For this synthesis, I used a grid resolution of 128x128x128(=2097152).
def infinite_synthesis(
sdf_decoder: SDFdecoder,
save_dir: str,
synthesis_count: int = np.inf,
resolution: int = 128,
map_z_to_y: bool = True,
check_watertight: bool = True,
):
synthesizer = Synthesizer()
synthesized_latent_codes_npz = "infinite_synthesized_latent_codes.npz"
synthesized_latent_codes_path = os.path.join(save_dir, synthesized_latent_codes_npz)

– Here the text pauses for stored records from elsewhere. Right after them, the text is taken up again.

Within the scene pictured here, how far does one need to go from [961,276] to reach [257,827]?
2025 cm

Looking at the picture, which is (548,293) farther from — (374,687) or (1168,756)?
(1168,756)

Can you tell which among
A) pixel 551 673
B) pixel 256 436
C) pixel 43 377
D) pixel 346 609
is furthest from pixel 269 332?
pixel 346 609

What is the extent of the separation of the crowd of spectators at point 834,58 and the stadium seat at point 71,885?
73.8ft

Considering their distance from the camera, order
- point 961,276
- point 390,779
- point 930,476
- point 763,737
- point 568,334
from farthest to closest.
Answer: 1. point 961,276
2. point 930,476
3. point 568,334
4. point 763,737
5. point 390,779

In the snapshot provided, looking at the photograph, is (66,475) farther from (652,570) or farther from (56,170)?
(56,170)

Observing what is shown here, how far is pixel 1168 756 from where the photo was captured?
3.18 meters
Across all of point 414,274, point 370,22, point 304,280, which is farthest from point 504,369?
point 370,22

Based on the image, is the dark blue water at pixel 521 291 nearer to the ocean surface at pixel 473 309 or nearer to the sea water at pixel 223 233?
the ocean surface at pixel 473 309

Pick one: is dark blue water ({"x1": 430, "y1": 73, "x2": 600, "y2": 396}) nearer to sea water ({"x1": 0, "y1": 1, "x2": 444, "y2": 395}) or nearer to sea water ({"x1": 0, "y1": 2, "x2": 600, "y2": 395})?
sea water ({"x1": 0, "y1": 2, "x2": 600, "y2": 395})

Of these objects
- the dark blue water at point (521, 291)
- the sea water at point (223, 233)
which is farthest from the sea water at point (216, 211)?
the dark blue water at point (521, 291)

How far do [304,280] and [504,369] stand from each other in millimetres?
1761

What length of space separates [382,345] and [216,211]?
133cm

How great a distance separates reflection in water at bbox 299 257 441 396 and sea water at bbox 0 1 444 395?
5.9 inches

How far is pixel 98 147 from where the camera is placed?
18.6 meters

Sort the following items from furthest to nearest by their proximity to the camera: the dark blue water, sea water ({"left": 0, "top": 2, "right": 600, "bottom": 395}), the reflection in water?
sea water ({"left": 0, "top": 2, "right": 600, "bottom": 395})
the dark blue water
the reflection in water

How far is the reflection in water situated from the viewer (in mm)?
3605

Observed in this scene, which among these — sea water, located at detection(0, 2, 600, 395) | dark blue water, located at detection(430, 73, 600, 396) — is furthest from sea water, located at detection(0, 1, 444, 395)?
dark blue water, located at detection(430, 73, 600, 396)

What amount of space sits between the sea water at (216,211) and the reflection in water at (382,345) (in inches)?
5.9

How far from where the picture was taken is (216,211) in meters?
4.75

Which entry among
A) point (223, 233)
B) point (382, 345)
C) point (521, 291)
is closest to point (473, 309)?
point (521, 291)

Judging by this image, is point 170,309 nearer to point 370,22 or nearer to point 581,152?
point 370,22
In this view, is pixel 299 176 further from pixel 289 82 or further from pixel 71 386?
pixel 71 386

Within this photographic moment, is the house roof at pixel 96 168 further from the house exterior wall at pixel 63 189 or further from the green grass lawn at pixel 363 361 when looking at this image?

os.makedirs(save_dir, exist_ok=True)
synthesized_latent_codes = {
"data": [
{
"name": i,
"index": i,
"synthesis_type": "initial",
"latent_code": list(latent_code.detach().cpu().numpy()),
}
for i, latent_code in enumerate(sdf_decoder.latent_codes)
]
}
if os.path.exists(synthesized_latent_codes_path):
synthesized_latent_codes = {
"data": list(np.load(synthesized_latent_codes_path, allow_pickle=True)["synthesized_data"])
}
while len(synthesized_latent_codes["data"]) < synthesis_count:
print("synthesized data length:", len(synthesized_latent_codes["data"]))
if random.Random(time.time()).random() < 0.5:
selected_indices, synthesized_latent_code = synthesizer.random_arithmetic_operations_synthesis(
sdf_decoder=sdf_decoder, latent_codes_data=synthesized_latent_codes
)
synthesis_type = "arithmetic"
name = f"{selected_indices}.obj"
save_name = os.path.join(save_dir, name)
else:
(
selected_indices,
random_interpolation_factor,
synthesized_latent_code,
) = synthesizer.random_interpolation_synthesis(
sdf_decoder=sdf_decoder, latent_codes_data=synthesized_latent_codes
)
synthesis_type = "interpolation"
name = f"{selected_indices}__{str(random_interpolation_factor).replace('.', '-')}.obj"
save_name = os.path.join(save_dir, name)
if os.path.exists(save_name):
continue
_ = synthesizer.synthesize(
sdf_decoder=sdf_decoder,
latent_code=synthesized_latent_code,
resolution=resolution,
save_name=save_name,
map_z_to_y=map_z_to_y,
check_watertight=check_watertight,
)
synthesized_data = {
"name": name,
"index": len(synthesized_latent_codes["data"]),
"synthesis_type": synthesis_type,
"latent_code": list(synthesized_latent_code.detach().cpu().numpy()),
}
synthesized_latent_codes["data"].append(synthesized_data)
np.savez(
synthesized_latent_codes_path,
synthesized_data=np.array(synthesized_latent_codes["data"]),
)
clear_output(wait=False)
From 15 skyscrapers to 450 skyscrapers
The first row, illustrated as rectangles, shows the initial 15 skyscrapers
Tracking synthesized data
Limitations and future works
While the project demonstrates the potential of Deep Generative AI for synthesizing skyscraper designs, it is not without its limitations.
The following points therefore require improvement:
-
Design Evaluation: Although the model can synthesize skyscraper designs, it currently lacks the capability to automatically evaluate the quality of these designs.
-
Detail Expression: One of the significant limitations of the current model is its inability to capture the intricate details of the skyscraper models accurately.
-
Computational Resources: The process of training the model, especially at high resolutions for detailed synthesis, requires substantial computational power and time.
-
Interactive Design Tools: Developing interactive tools that allow architects to manipulate latent vectors directly or specify constraints and preferences could make the technology more practical and appealing for real-world design applications.